Aux termes de leurs dernières conclusions du 12 mai 2023, les époux [L] demandent à la cour, au visa des articles L. 111-2, L. 111-7, L. 121-2, L. 221-1 du code des procédures civiles d’exécution, 122 et 760 du code de procédure civile, 5 de la loi n° 71-1130 du 31 décembre 1971, de :
– confirmer le jugement en ce qu’il a :
* ordonné aux frais du créancier saisissant la mainlevée de la saisie-attribution effectuée selon procès-verbal du 4 mars 2022, au nom de la société Crédit du Nord, en vertu du prêt notarié reçu le 31 Janvier 2020 par Maître [M] [G], notaire à [Localité 7], pour le recouvrement d’une créance énoncée à un total de 356 065,87 euros et sur quatre comptes de dépôts, un livret de développement durable et un livret A ouverts au nom de Mme [V] [J] épouse [L] et/ou M. [W] [L] auprès de la banque du Crédit Lyonnais ;
* condamné la société Crédit du Nord à leur régler une indemnité de 1 000 euros pour les frais irrépétibles d’instance ;
* condamné la société Crédit du Nord aux entiers dépens.
– infirmer le jugement en ce qu’il a rejeté leur demande de dommages et intérêts ;
statuant à nouveau,
– condamner la Société Générale venant aux droits du Crédit du Nord à leur payer la somme de 15 000 euros à titre de dommages et intérêts en raison du caractère manifestement abusif de la saisie-attribution pratiquée le 4 mars 2022 et dénoncée le 9 mars 2022 ;
à titre subsidiaire,
– suspendre les effets de cette saisie-attribution dans l’attente du jugement à intervenir du tribunal judiciaire de Lille concernant la mise en oeuvre de la clause de déchéance de prêts immobiliers;
– surseoir à statuer et réserver sa décision dans l’attente du jugement à intervenir du tribunal judiciaire de Lille concernant la mise en oeuvre de la clause de déchéance des prêts immobiliers;
en tout état de cause,
– condamner la Société Générale venant aux droits du Crédit du Nord à leur payer la somme de 3 500 euros au titre de l’article 700 du code de procédure civile ainsi qu’aux entiers dépens.
MOTIFS
Sur la nullité de l’acte de saisie :
Selon l’article L. 211-1 du code des procédures civiles d’exécution, tout créancier muni d’un titre exécutoire constatant une créance liquide et exigible peut, pour en obtenir le paiement, saisir entre les mains d’un tiers les créances de son débiteur portant sur une somme d’argent, sous réserve des dispositions particulières à la saisie des rémunérations prévue par le code du travail.
Selon l’article L. 111-3, ° du même code, les actes notariés revêtus de la formule exécutoire constituent des titres exécutoires.
Selon l’article R. 211-1 du même code, le créancier procède à la saisie par acte signifié au tiers.
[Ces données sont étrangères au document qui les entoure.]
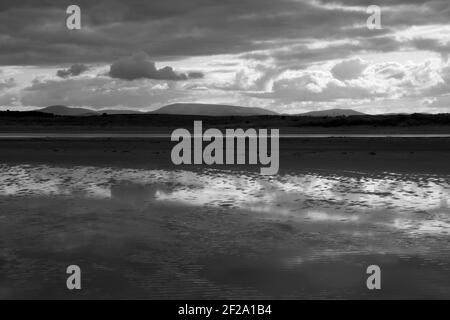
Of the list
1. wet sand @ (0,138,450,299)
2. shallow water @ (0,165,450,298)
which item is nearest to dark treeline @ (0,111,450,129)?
wet sand @ (0,138,450,299)

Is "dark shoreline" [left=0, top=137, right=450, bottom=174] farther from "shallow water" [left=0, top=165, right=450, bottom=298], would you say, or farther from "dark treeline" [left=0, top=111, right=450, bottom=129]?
"dark treeline" [left=0, top=111, right=450, bottom=129]

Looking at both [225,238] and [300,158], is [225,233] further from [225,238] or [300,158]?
[300,158]

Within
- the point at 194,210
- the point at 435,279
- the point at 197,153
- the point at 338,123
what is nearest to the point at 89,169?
the point at 197,153

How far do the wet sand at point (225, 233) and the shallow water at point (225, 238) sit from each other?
3 centimetres

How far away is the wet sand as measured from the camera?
271 inches

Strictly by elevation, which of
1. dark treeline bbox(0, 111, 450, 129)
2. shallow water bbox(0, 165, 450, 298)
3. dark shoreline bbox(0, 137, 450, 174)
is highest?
dark treeline bbox(0, 111, 450, 129)

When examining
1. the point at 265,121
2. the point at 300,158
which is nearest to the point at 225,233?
the point at 300,158

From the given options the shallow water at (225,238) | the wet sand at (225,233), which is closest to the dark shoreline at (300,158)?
the wet sand at (225,233)

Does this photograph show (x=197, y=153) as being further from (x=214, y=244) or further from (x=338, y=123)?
(x=338, y=123)

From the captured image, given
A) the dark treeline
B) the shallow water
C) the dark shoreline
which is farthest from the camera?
the dark treeline

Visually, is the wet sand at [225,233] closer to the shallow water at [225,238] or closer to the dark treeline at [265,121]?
the shallow water at [225,238]

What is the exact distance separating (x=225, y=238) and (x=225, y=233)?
0.35m

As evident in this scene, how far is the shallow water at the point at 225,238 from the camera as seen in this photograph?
686 centimetres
Cet acte contient à peine de nullité : (…) 2° L’énonciation du titre exécutoire en vertu duquel la saisie est pratiquée.
Les époux [L] font valoir d’une part que l’acte de saisie du 4 mars 2022 ‘se dispense d’indiquer les clauses de l’acte authentique et les raisons qui rendraient la créance liquide et exigible’ et ne vise pas le courrier de déchéance du terme du 13 septembre 2021 et d’autre part qu’ ‘à défaut d’avoir un jugement confirmant le caractère exigible de la créance en raison de la mise en oeuvre de la clause de déchéance du terme, le Crédit du Nord ne dispose pas d’un titre exécutoire constatant l’existence d’une créance exigible’.
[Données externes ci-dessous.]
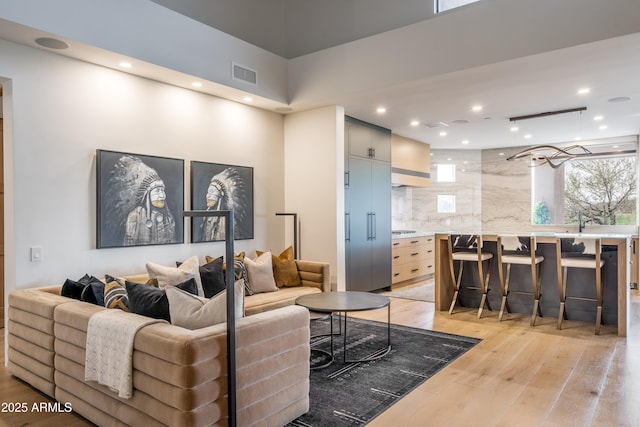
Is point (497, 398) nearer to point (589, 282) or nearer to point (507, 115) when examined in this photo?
point (589, 282)

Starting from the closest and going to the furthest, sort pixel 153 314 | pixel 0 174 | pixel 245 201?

En l’espèce, le procès-verbal du 4 mars 2022 mentionne que la saisie-attribution est pratiquée ‘en vertu d’un acte authentique (101893901) reçu par Maître [G] [M], notaire à [Localité 7], le 31 janvier 2020 et revêtu de la formule exécutoire’.
Cette mention répond à l’exigence de l’article R. 211-1 2° qui n’impose pas que soient visés précisément la ou les clause(s) de l’acte notarié appliquée(s) par le prêteur, à l’origine de la créance cause de la saisie, ni le courrier de déchéance du terme qui n’est pas un titre exécutoire.
Pour prononcer la déchéance du terme du prêt, le Crédit du Nord s’est prévalu de l’article 9-1 des conditions générales des prêts ainsi libellé :
‘Le prêt, en principal, intérêts, frais et accessoires, deviendra de plein droit exigible par anticipation, dans l’un des cas suivants :
Cette exigibilité sera effective 15 jours après la réception d’une mise en demeure par lettre recommandée avec accusé de réception restée sans effet dans l’un des cas suivants : (…)
– fourniture de renseignements substantiellement inexacts sur la situation de l’Emprunteur dès lors que ces renseignements étaient nécessaires à la prise de décision du Prêteur ;
(…)
Dans ces hypothèses, la défaillance de l’emprunteur aura comme conséquence la déchéance du terme et l’exigibilité immédiate des sommes dues.’
Cette clause permet au prêteur de provoquer la déchéance du terme du terme, après envoi d’une lettre recommandée avec accusé de réception restée sans effet, sans avoir à recourir à un juge, le titre exécutoire que constitue l’acte notarié de prêt revêtu de la formule exécutoire étant suffisant pour lui permettre ensuite de mettre en oeuvre des mesures d’exécution forcée en vue du recouvrement de sa créance.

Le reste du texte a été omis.